Continuing the Conversation: Jessica Pressman Answers Your Questions on Bookishness

Last September, Jessica Pressman, Associate Professor of English and Comparative Literature at San Diego State University, was a featured guest at the Virtual Book Talk series sponsored by the Program in the History of the Book in American Culture (PHBAC).  Jessica spoke about her recent publication, Bookishness: Loving Books in a Digital Age, published in December 2020 by Columbia University Press.

The Virtual Book Talk showcases authors of recently published scholarly monographs, digital-equivalents, and creative works broadly related to book history and print culture. Each installment includes an informal presentation from the author and a Q&A with the audience. These talks are streamed live for registered participants and are recorded for posterity. Talks typically last about one hour.

Jessica’s talk was well attended, and the Q&A that followed the presentation was a lively one.  In the limited time that follows a presentation, our guests try to respond to as many questions as possible. Unfortunately, not all questions make it into these programs.

Luckily, these questions are recorded, and Jessica has been gracious enough to continue the conversation started at her talk by answering a few of the remaining questions for this article.

For those interested in learning more about Bookishness, please visit the Columbia University Press website.


Q:  Is it possible to bring concept of bookishnesss to other contexts, e.g. to book exhibitions?

A:  Absolutely. When I say, “bookishness is everywhere,” I mean it. I think book exhibitions—whether displayed on the bookshelves of one’s home or in shelfies distributed on social media, whether curated for libraries and exhibition halls or for decorating a bourgeoisie restaurant—all share a common sense of the book as a tangible symbol of taste and a physical thing of value, but also one whose exhibition matters acutely in our digital moment.  Of course, there have been exhibitions of books before computers and digitized culture, but the omnipresence of bookishness—the shared need to express this affiliation and attachment to books—is clearly distinctive and not contained to a specific cultural or disciplinary context. This is what makes it so interesting.

Q:  How would you situate the artist book in your study of bookishness and the development of bookishness?

A:  I did a lot of research and thinking about this question. My interest in and exploration of bookwork (that genre of book-based sculpture that I showed in my slideshow, represented by the artists Doug Beube and Brian Dettmer) led me to research artist books and visit university special collections devoted to them (Yale and UCSD, in particular). But it was my personal connection to bookwork artists that taught me to see a distinctive difference between artist books and bookwork.

- - -

According to the article on Jessica Pressman's book talk, how long do Virtual Book Talk sessions typically last? The listing comes from a separate source unrelated to the article.

DATA SECTION.

- - -

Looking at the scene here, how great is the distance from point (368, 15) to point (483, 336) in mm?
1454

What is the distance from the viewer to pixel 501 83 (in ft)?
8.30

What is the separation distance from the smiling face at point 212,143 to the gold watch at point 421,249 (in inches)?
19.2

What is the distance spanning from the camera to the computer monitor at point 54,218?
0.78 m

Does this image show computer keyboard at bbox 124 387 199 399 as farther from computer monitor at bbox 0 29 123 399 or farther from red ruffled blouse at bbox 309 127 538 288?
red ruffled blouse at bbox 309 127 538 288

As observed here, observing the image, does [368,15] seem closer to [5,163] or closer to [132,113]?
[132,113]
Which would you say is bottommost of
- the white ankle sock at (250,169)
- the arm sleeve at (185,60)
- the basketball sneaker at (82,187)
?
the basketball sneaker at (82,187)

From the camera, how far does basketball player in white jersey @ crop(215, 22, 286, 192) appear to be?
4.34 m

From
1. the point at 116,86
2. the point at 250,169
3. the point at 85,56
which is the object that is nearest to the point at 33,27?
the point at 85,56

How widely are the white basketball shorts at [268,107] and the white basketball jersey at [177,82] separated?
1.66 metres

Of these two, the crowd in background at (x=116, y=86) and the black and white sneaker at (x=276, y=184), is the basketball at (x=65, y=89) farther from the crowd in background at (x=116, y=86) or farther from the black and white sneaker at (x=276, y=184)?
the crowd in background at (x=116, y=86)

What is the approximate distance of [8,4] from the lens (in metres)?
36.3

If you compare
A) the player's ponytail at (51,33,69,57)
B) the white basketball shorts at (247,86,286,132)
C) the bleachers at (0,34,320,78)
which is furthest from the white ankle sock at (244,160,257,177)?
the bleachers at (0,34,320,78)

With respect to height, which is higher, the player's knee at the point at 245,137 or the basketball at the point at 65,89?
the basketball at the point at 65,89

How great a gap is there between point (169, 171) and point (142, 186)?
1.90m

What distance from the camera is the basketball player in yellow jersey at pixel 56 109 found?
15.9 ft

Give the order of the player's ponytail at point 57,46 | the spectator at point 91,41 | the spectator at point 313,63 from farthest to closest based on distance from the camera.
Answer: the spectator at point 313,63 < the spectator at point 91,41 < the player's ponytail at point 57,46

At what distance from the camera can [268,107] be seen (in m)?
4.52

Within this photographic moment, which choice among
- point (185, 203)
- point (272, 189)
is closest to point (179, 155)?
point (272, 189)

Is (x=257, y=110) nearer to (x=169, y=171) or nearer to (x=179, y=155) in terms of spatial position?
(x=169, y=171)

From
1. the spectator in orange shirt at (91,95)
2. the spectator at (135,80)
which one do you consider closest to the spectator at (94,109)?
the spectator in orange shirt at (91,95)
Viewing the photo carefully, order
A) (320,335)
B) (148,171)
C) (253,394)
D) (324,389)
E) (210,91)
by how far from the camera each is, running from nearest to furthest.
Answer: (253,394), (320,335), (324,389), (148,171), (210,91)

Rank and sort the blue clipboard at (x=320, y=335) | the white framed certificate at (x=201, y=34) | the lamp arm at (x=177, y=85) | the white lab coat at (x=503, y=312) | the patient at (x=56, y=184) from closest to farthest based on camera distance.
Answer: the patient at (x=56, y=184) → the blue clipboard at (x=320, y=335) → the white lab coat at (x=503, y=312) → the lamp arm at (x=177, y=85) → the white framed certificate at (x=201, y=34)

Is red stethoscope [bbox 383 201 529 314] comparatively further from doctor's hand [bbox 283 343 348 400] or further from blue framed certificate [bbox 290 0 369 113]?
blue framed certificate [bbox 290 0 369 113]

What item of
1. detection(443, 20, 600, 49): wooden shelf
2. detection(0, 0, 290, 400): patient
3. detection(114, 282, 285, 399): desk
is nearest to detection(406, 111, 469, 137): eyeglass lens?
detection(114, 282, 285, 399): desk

- - -

THE RESULT.
About one hour.